→ PROVIDED PASSAGE
Kenny was "unofficially, officially" diagnosed with Autism and Cerebral Palsy. He has that, and then the whole chronic lung disease, hearing loss, speech delay, feeding issues (throws up with anything solid or lumpy), unable to walk (but the doctor did tell me that he feels he will eventually walk...its just gonna take a long time), and acid reflux...not to mention, we have to get his eyes re-examined soon. I am at a loss for words. I can just imagine what Nick would have been like if he were to have survived...Kenny didn't have any brain bleeds but had MANY infections and other problems....I I just feel horrible that Nick would probably have been a vegetable. DARN life. I am trying to see why this is happening...I just want some good news for Kenny for once...I really want something specially good happen to him...
What is life going to have in store for Kenny? I guess only God knows. I am going to do my best to help him....but I feel myself backing away emotionally from him, I don't want too, but m y defense mechanism has just kicked in...I just love him soo much and I just want him to be alright. I don't want to lose another baby. It's a very scary feeling.

→ EXTRACTED INFORMATION
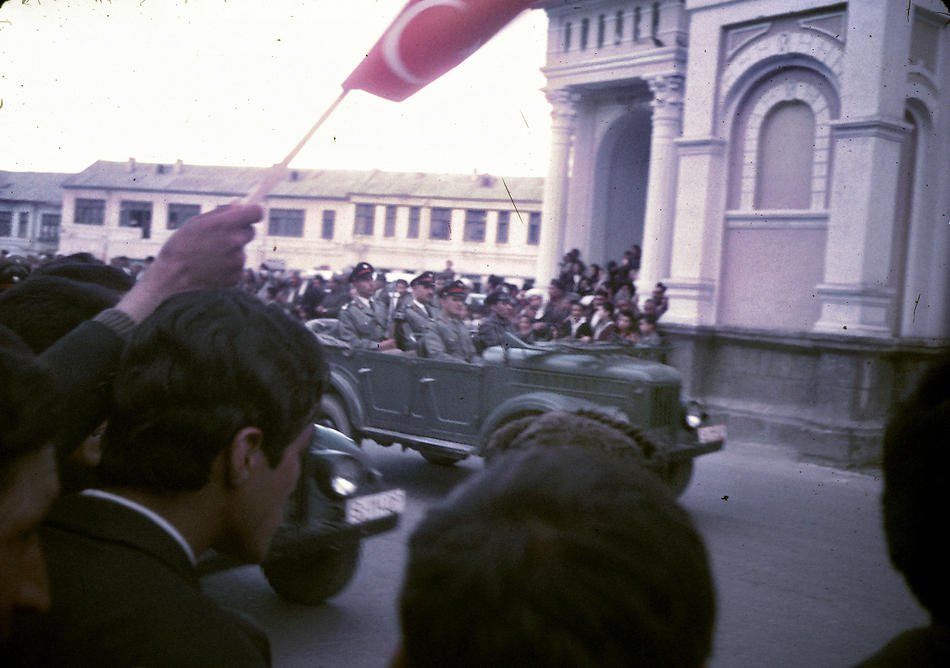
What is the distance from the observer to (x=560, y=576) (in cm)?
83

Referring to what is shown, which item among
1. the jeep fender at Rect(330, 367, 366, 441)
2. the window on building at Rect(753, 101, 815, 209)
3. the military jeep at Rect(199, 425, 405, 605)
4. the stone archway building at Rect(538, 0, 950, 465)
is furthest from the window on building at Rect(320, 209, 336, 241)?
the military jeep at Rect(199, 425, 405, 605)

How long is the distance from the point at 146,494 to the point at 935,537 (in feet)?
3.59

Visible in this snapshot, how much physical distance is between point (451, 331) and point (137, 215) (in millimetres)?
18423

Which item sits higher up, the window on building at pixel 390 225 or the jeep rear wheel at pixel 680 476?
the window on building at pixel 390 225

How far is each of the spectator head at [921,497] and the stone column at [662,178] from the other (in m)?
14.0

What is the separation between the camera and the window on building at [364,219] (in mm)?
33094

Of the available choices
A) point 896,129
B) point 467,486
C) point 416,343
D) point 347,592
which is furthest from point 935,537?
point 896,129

* * *

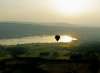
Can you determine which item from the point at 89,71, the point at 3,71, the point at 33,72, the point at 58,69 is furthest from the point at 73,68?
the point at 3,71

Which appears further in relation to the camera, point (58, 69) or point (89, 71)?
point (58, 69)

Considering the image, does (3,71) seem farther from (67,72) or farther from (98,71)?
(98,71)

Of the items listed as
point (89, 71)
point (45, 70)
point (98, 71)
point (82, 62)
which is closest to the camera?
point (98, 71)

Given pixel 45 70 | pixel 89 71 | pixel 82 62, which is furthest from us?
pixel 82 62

...

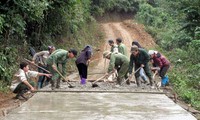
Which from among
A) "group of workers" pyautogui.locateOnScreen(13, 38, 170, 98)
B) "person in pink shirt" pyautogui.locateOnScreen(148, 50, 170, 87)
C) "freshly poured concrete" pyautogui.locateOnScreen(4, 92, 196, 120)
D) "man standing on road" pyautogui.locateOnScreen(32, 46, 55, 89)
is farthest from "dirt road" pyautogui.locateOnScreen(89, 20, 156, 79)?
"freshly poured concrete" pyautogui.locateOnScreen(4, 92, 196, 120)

→ HOW TO COMPLETE THIS TASK
Please write out the post about Kenny's diagnosis starting at the words "What is life" and ending after "very scary feeling.". The records were taken from a separate source.

→ EXERCISE OUTPUT
What is life going to have in store for Kenny? I guess only God knows. I am going to do my best to help him....but I feel myself backing away emotionally from him, I don't want too, but m y defense mechanism has just kicked in...I just love him soo much and I just want him to be alright. I don't want to lose another baby. It's a very scary feeling.